Regarding the outcomes of patients with VITT, many patients in our study had recovered or were recovering; however, there was a relatively high case-fatality rate (13.8 and 21.4% in the ChAdOx1 nCov-19 and Ad26.COV2. S groups, respectively). This is likely an overestimate of the fatality rate as the cases most likely to be reported in the literature are ones on the severe end of the spectrum.

There are several important limitations of our study: First, as with any other review of the literature, there may be the concern of publication bias, as not all cases of VITT are equally likely to be published. Second, the available literature may have included the subset of patients with the most severe presentations of VITT, as milder cases may have been less likely to seek medical care; therefore, we cannot readily generalize the representativeness of our results across all possible cases of VITT. Third, though comorbidities were uncommon in our study population, our study design does not allow us to definitively establish an association (or lack thereof) between VITT and underlying comorbidities. Fourth, some included studies did not report all lab measurements, which may limit the accuracy of our findings.

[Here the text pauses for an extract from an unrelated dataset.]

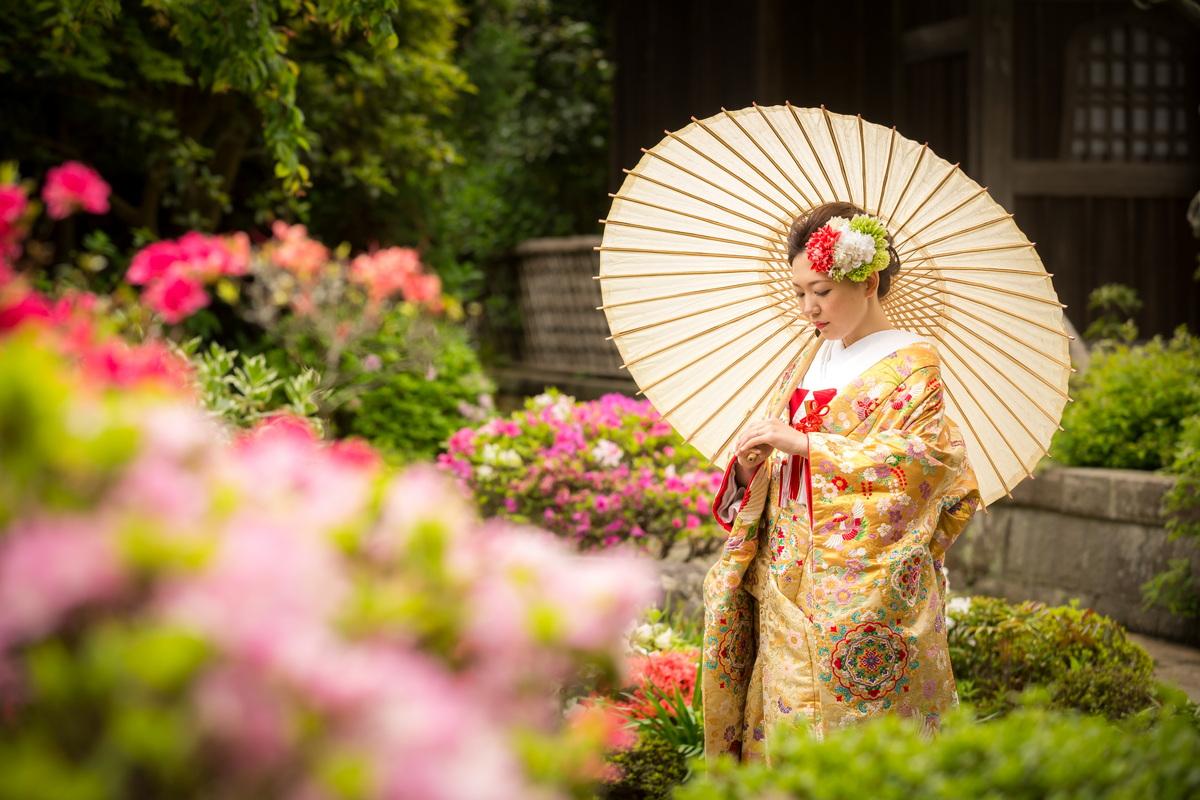 鎌倉 和装 前撮り フォトウェデイング 海蔵寺 ツツジ 新婦一人 色打掛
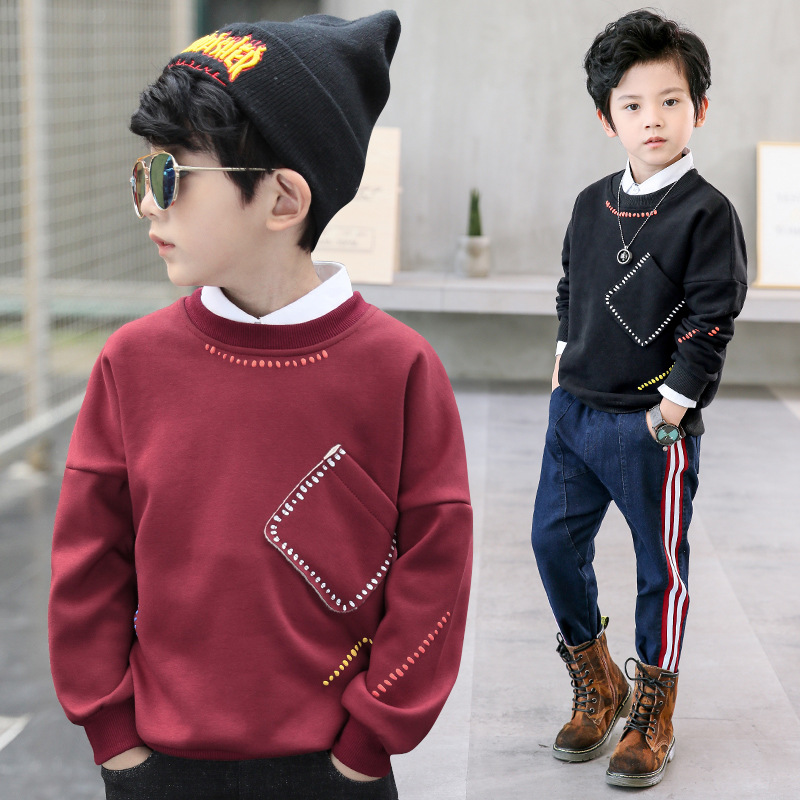 Children Boys Long Sleeve Sweatshirts 2018 Spring Kids Boy's Clothing Teenager Chid Boy Clothes Warm Plush shirt for boys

Finally, the take-home message from this study for clinicians is that: (1) VITT might occur in young individuals and particularly females, (2) the typical presentation of VITT might include cerebral thrombi and other heterogeneous events, therefore, clinical experience is important for detection and early management of VITT in the vaccinated individuals, and (3) for individuals who are at higher risk of VITT, alternative SARS-CoV-2 vaccines should be provided whenever possible (Fig. 3). For future research, we recommend further large long-term longitudinal studies of the individuals who received ChAdOx1 nCov-19 and Ad26.COV2. S vaccines with the aim of identifying the magnitude and risk factors of VITT in the different age groups. Such information will be important to inform health policy makers to guide their decisions about population vaccination choices.

Fig. 3
figure 3

The take home message for clinicians

In conclusion, in this study, we described the certain demographics associated with VITT and the clinical presentations of those cases in the ChAdOx1 nCoV-19 and Ad26.COV2. S vaccines. Young individuals, particularly females, may be more susceptible to VITT, and future studies should seek to confirm this association. In addition, the clinical presentation of VITT commonly includes cerebral thrombi, pulmonary embolism, and deep venous thrombosis, but other presentations are also possible, highlighting the importance of clinical vigilance in recent vaccine recipients. Finally, the coagulation profile does not seem to be markedly altered in patients with VITT, with D-dimers and anti-PF4 likely being the most sensitive.